══ INPUT ROWS
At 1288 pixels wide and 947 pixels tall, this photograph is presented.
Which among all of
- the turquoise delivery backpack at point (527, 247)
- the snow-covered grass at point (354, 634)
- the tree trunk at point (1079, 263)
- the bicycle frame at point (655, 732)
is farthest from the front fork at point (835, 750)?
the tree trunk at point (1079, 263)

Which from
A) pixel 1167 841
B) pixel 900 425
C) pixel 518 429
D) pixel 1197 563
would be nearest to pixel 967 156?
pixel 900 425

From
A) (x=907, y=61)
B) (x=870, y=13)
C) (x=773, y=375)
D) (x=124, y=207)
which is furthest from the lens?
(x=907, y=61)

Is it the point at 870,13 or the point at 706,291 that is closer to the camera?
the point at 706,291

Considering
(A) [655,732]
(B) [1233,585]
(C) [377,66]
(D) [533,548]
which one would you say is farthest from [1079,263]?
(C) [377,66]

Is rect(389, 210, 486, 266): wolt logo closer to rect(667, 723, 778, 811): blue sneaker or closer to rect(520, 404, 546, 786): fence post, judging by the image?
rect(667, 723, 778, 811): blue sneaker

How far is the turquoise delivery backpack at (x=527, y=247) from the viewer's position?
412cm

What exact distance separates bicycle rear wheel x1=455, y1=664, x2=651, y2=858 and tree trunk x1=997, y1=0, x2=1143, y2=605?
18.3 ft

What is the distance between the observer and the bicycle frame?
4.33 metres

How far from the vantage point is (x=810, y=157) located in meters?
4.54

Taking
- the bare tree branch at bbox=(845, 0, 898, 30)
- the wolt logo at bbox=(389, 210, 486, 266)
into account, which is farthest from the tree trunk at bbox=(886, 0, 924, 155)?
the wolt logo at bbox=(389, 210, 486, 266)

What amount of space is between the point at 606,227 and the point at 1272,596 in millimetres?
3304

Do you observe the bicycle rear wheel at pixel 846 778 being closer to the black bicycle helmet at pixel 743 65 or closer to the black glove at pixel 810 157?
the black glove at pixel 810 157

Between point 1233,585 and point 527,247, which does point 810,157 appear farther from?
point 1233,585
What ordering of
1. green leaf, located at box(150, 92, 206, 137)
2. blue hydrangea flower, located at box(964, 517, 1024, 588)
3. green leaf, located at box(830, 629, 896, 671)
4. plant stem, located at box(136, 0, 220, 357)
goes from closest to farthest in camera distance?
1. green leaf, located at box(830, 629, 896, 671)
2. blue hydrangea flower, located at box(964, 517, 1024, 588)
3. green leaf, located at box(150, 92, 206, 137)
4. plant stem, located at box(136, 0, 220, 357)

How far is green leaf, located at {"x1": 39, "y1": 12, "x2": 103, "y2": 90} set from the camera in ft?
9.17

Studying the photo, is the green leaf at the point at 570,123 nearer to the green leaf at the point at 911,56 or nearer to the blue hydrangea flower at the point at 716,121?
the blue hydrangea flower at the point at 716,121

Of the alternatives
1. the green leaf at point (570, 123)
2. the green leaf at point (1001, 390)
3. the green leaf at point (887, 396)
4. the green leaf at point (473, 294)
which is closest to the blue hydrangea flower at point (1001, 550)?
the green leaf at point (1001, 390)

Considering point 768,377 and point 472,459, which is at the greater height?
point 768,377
════
**EXERCISE TASK**
Please copy all of the records above word for word, leaving every line unchanged.

**EXERCISE SOLUTION**
At 1288 pixels wide and 947 pixels tall, this photograph is presented.
Which among all of
- the turquoise delivery backpack at point (527, 247)
- the snow-covered grass at point (354, 634)
- the tree trunk at point (1079, 263)
- the bicycle frame at point (655, 732)
is farthest from the front fork at point (835, 750)?
the tree trunk at point (1079, 263)

Which from
A) pixel 1167 841
B) pixel 900 425
C) pixel 518 429
D) pixel 1197 563
would be nearest to pixel 967 156?
pixel 900 425

From
A) (x=907, y=61)
B) (x=870, y=13)
C) (x=773, y=375)
D) (x=124, y=207)
which is furthest from the lens?
(x=907, y=61)

Is it the point at 870,13 or the point at 706,291 that is closer to the camera?
the point at 706,291

Considering
(A) [655,732]
(B) [1233,585]
(C) [377,66]
(D) [533,548]
which one would you say is farthest from [1079,263]?
(C) [377,66]

Is rect(389, 210, 486, 266): wolt logo closer to rect(667, 723, 778, 811): blue sneaker or closer to rect(520, 404, 546, 786): fence post, judging by the image?
rect(667, 723, 778, 811): blue sneaker

How far is the turquoise delivery backpack at (x=527, y=247) from the viewer's position?
412cm

What exact distance separates bicycle rear wheel x1=455, y1=664, x2=651, y2=858 and tree trunk x1=997, y1=0, x2=1143, y2=605?
18.3 ft

What is the distance between the observer and the bicycle frame?
4.33 metres

How far from the vantage point is (x=810, y=157) located in meters?
4.54

Taking
- the bare tree branch at bbox=(845, 0, 898, 30)
- the wolt logo at bbox=(389, 210, 486, 266)
into account, which is farthest from the tree trunk at bbox=(886, 0, 924, 155)?
the wolt logo at bbox=(389, 210, 486, 266)

What amount of space is between the point at 606,227 and the point at 1272,596 in millimetres?
3304

Do you observe the bicycle rear wheel at pixel 846 778 being closer to the black bicycle helmet at pixel 743 65 or closer to the black glove at pixel 810 157?
the black glove at pixel 810 157

Between point 1233,585 and point 527,247, which does point 810,157 appear farther from?
point 1233,585
What ordering of
1. green leaf, located at box(150, 92, 206, 137)
2. blue hydrangea flower, located at box(964, 517, 1024, 588)
3. green leaf, located at box(830, 629, 896, 671)
4. plant stem, located at box(136, 0, 220, 357)
goes from closest to farthest in camera distance?
1. green leaf, located at box(830, 629, 896, 671)
2. blue hydrangea flower, located at box(964, 517, 1024, 588)
3. green leaf, located at box(150, 92, 206, 137)
4. plant stem, located at box(136, 0, 220, 357)

How far is green leaf, located at {"x1": 39, "y1": 12, "x2": 103, "y2": 90} set from the camera in ft?
9.17

Studying the photo, is the green leaf at the point at 570,123 nearer to the green leaf at the point at 911,56 or nearer to the blue hydrangea flower at the point at 716,121?
the blue hydrangea flower at the point at 716,121

Of the alternatives
1. the green leaf at point (570, 123)
2. the green leaf at point (1001, 390)
3. the green leaf at point (887, 396)
4. the green leaf at point (473, 294)
which is closest to the blue hydrangea flower at point (1001, 550)?
the green leaf at point (1001, 390)

Considering point 768,377 and point 472,459, which is at the greater height?
point 768,377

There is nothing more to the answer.